Padre Guglielmo e p. Giuseppe hanno vissuto gli anni terribili della guerra civile in Sierra Leone, con stragi inenarrabili che hanno segnato profondamente tutti quelli che hanno vissuto quei foschi anni. Penso che non sia facile riprendere la vita missionaria quando i fatti sembrano quasi dimostrare l'inefficacia del tuo lavoro di evangelizzatore. P. Gerardo ha scritto libri e compiuto studi sulla storia missionaria della Sierra Leone, scattando anche belle fotografie. Anche p. Giuseppe ha pubblicato almeno un libro fotografico con didascalie sulla tragedia della Sierra leone.

Ricordandoli, pensiamo alla loro scelta di dare tutta la vita al Signore per donare il vangelo al mondo. Una scelta sbocciata nell'infanzia e poi confermata da adulti. Non possiamo che avere un senso di ammirazione e gratitudine per questi fratelli che hanno accettato l'invito del Signore. Ancor di più la gratitudine va al Signore che ce li ha donati. Nonostante le difficoltà della loro vita missionaria, hanno perseverato fino alla fine. Chissà quanti aneddoti potrebbero raccontarci ancora della loro vita missionaria. Qualcosa è stato scritto, qualcosa forse verrà scritto domani. Ma ora, su questa pagina, a pochi giorni dalla loro scomparsa, mi preme fissare con voi il ricordo della loro vita come un dono della Provvidenza per quelli che hanno avuto l'occasione di incontrarli.

## [MATERIALE PRESENTATO]
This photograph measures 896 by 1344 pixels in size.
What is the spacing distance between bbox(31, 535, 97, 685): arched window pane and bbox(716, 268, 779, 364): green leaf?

## [CONSEGNA]
Fornisci un seguito al brano in ricordo dei missionari in Sierra Leone, cominciando subito dopo la sua ultima frase. Il materiale non ha alcun ruolo in questo esercizio.

## [RISPOSTA]
P. Gugliemo Camera è stato mio assistente ad Alzano nel 1964, in prima media. Noi ragazzi lo chiamavamo, grazie ai primi rudimenti di inglese, William Room. Era una vocazione adulta e più anziano degli altri due assistenti ma solo di pochi anni. Era un formidabile attore. Interpretava il signor Epaminonda Torsoloni nell'operetta Una gara in Montagna che, durante l'estate di quegli anni sessanta, portavamo in giro per i paesi attorno a Castione della Presolana dove avevamo il campeggio.

In questi ultimi anni si era dedicato a numerose cause di beatificazione, tra cui quella della beata Benedetta Bianchi Porro (diocesi di Forlì Cesena), di p. Pietro Uccelli e dei martiri saveriani del Congo (1964). È stato in Sierra Leone negli anni della guerra civile. Mons. Giorgio Biguzzi, allora vescovo di Makeni, mi diceva che la sua presenza è stata davvero preziosa nel seminario interdiocesano. Quando i saveriani si riunivano, p. Guglielmo era solito, nei dopo cena, allietare i confratelli con la sua voce baritonale, intonando canti bergamaschi. Originario della Val Seriana, sopra Ardesio, aveva quei tratti tipici della gente di montagna: schivo, tenace, grande lavoratore e uomo di profonda fede. Aveva avuto tra i numerosi incarichi anche quello di Rettore della teologia a Parma agli inizi di questo millennio. È stato da noi, a fine febbraio, per portare le corone del rosario con l'effige di p. Luigi Carrara ben avviato, ci diceva, verso la beatificazione, con gli altri due confratelli, fr. Vittorio Faccin e Giovanni Didonè.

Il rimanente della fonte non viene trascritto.